▶ _GIVEN ENTRIES_:
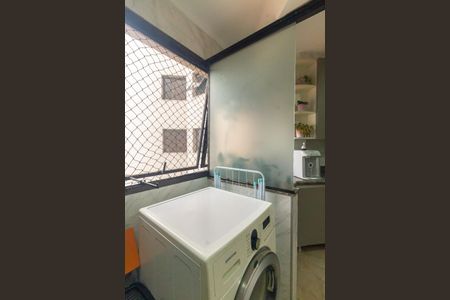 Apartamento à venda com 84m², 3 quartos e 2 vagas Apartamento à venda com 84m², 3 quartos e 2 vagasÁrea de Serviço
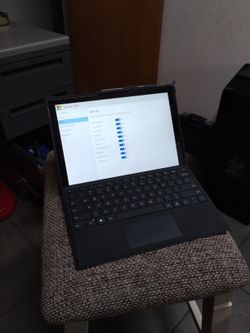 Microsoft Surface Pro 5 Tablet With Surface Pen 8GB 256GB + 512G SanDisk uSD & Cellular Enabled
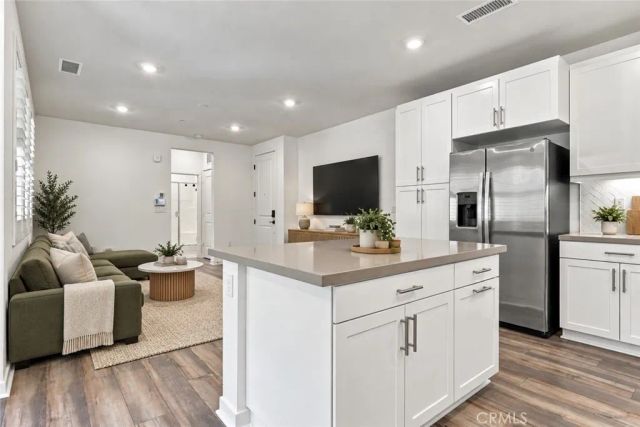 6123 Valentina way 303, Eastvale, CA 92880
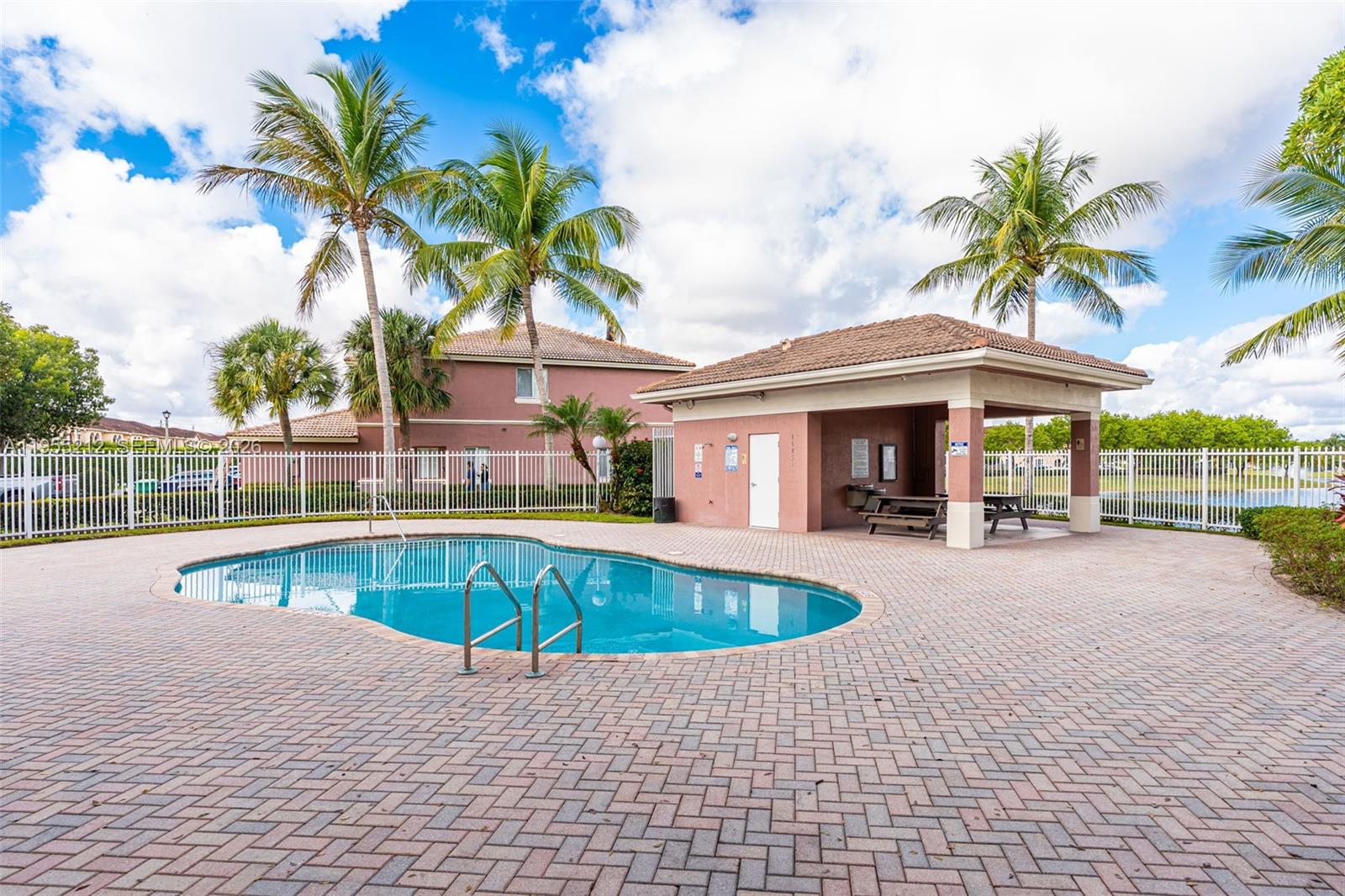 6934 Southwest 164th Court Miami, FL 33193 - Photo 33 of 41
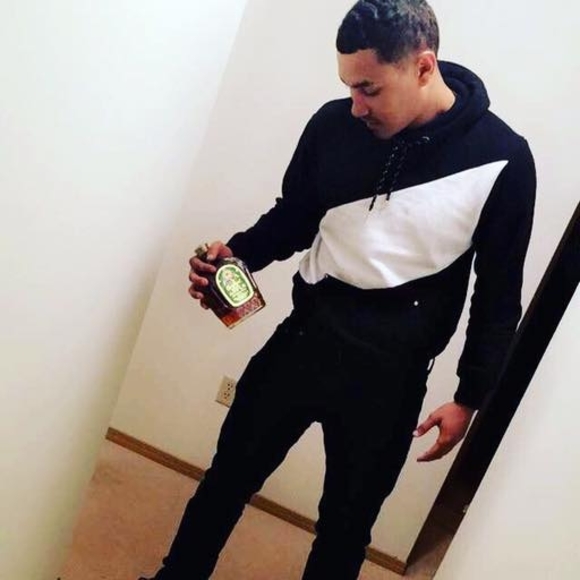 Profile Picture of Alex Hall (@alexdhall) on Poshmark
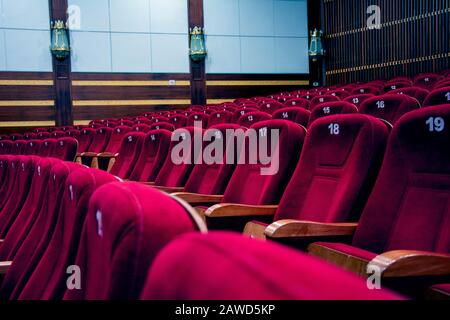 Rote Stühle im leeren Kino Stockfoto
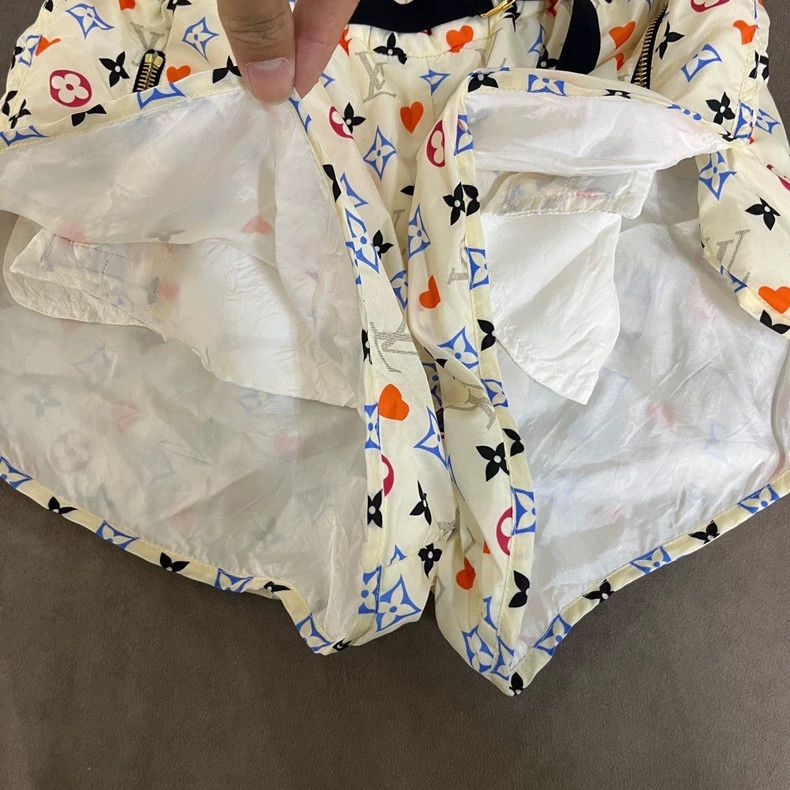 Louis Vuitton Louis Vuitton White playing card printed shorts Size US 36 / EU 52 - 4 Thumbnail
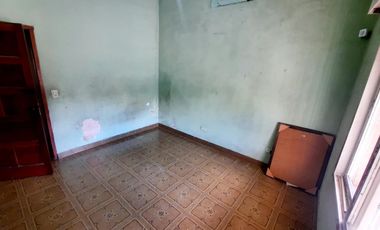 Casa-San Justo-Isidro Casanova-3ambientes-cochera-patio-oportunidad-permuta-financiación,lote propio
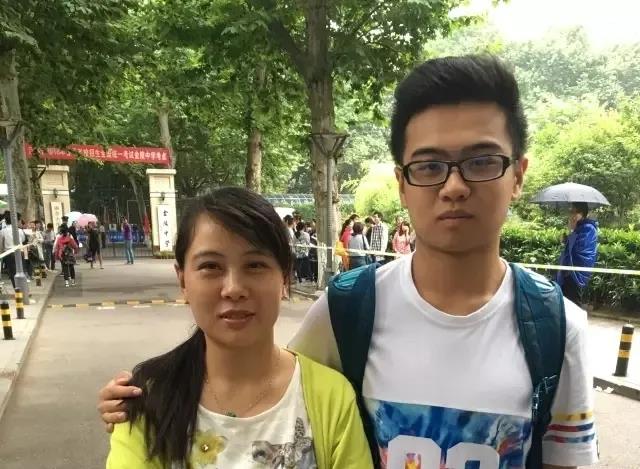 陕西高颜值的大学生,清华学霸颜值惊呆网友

▶ _INSTRUCTION_: Set down every one of the entries above word for word, leaving out the pictures.

▶ _RESULT OF THIS TASK_:
 Apartamento à venda com 84m², 3 quartos e 2 vagas Apartamento à venda com 84m², 3 quartos e 2 vagasÁrea de Serviço
 Microsoft Surface Pro 5 Tablet With Surface Pen 8GB 256GB + 512G SanDisk uSD & Cellular Enabled
 6123 Valentina way 303, Eastvale, CA 92880
 6934 Southwest 164th Court Miami, FL 33193 - Photo 33 of 41
 Profile Picture of Alex Hall (@alexdhall) on Poshmark
 Rote Stühle im leeren Kino Stockfoto
 Louis Vuitton Louis Vuitton White playing card printed shorts Size US 36 / EU 52 - 4 Thumbnail
 Casa-San Justo-Isidro Casanova-3ambientes-cochera-patio-oportunidad-permuta-financiación,lote propio
 陕西高颜值的大学生,清华学霸颜值惊呆网友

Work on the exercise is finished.